Scientific understanding of how the endocrine system works continues to evolve, she points out. "Twenty years ago, we knew that estrogen worked through a receptor. But now we know there isn't one estrogen receptor, there are multiple estrogen receptors," Birnbaum says. Plus, there are interactions. "We know that the estrogen receptor, for example, doesn't act in isolation but interacts with other hormones and receptors," she explains.

Then there's the issue of hormonal variations among individuals, Birnbaum adds. For instance, if a given exposure to an endocrine-disrupting chemical decreases a man's testosterone by 10%, plenty of men would experience no effects, and their levels of this hormone would remain in the normal range. But this would not be the case for men who, before exposure, have testosterone levels on the lower end of the normal range.

Such complexities feed into public health policy and science policy debates, such as the one over bisphenol A (BPA). This chemical, which is used in polycarbonate bottles and epoxy-based food can liners, is an estrogen mimic. FDA is in the midst of a debate over whether it should allow continued use of BPA in food and beverage containers (C&EN, Nov. 17, 2008, page 42). In September 2008, the National Toxicology Program deemed BPA of "some concern" for developmental and behavioral effects in fetuses, infants, and children (C&EN, Sept. 8, 2008, page 28).

"There is not enough around to make a difference at the current levels you see in the human population," Birnbaum says of BPA. Yet BPA is one of more than two dozen chemicals people are exposed to that act as weak estrogen mimics, she continues. "They're all weak, but if you even just use a simple dose addition method, all of a sudden the total estrogenic activity is not insignificant," she adds.

Birnbaum points out that the endocrine system goes beyond the heavily studied estrogens, androgens, and thyroid hormones. "There are many other endocrine systems in our body that we need to consider," she says.

"We have a tendency in science to become experts about something very narrow. We're so focused on minutiae that we miss the big picture," she says. "Our bodies and our integrated systems are not simple.
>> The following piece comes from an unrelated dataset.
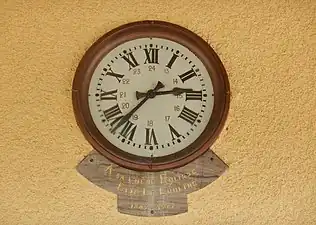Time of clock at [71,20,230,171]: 2:37
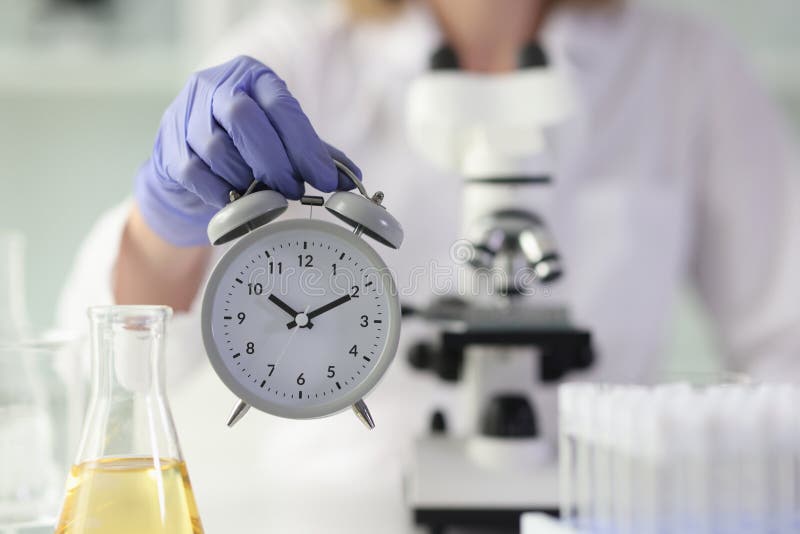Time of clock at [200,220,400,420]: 10:10
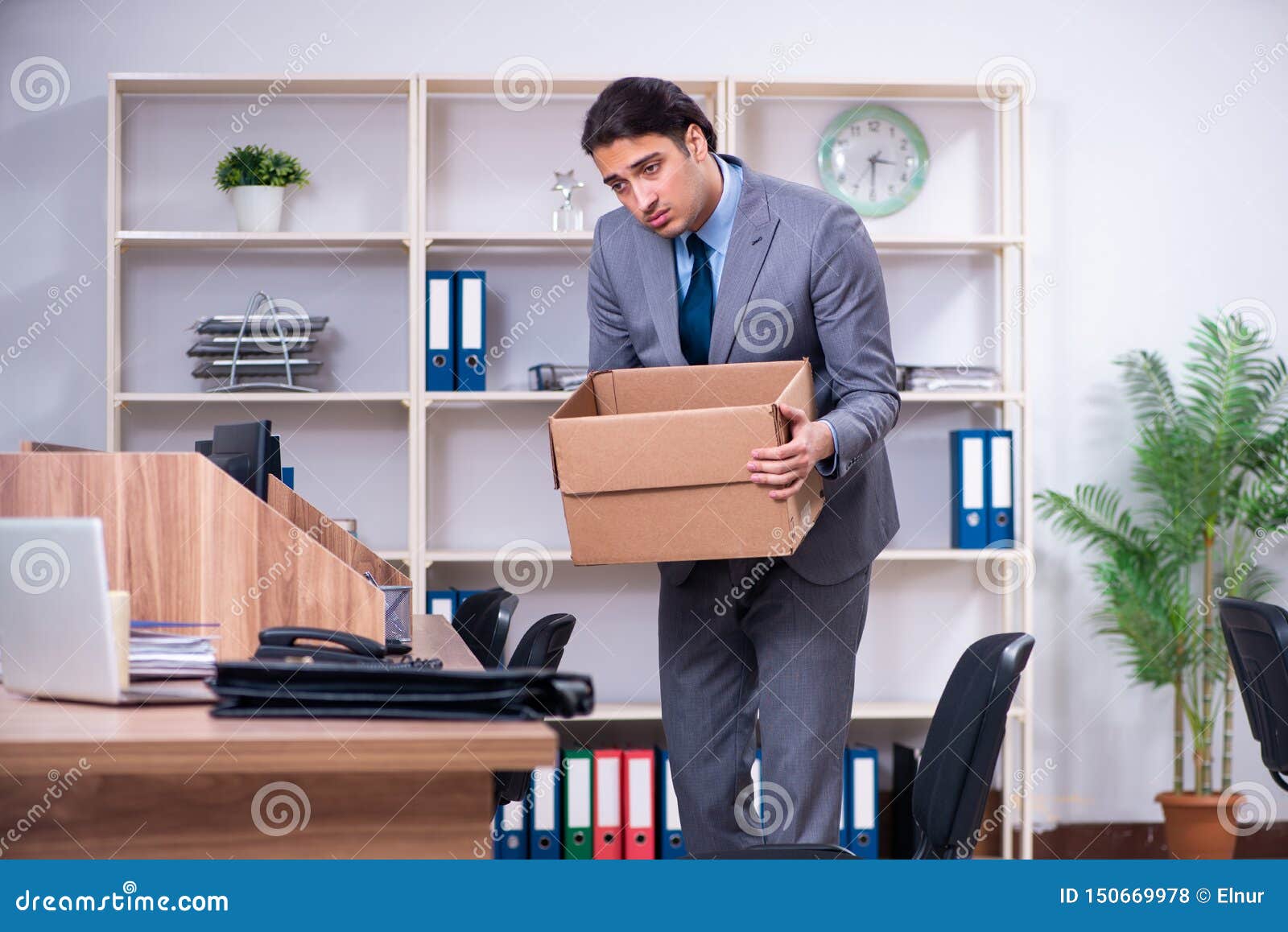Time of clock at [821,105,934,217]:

There are all the interactions between the parts."

This sort of understanding about parts integrating into a whole offers insight into how Birnbaum is approaching her post at NIEHS.

"The mission of NIEHS is to reduce and prevent environmental impact on disease," Birnbaum says. "It's not only the disease of the individual." Effects may be subclinical or difficult to detect in a given person, but they may affect the overall health of the population, she explains.

"If we can understand how a certain environmental chemical or environmental stressor causes a disease process," she says, researchers can work to stop progression of health problems, as well as prevent them.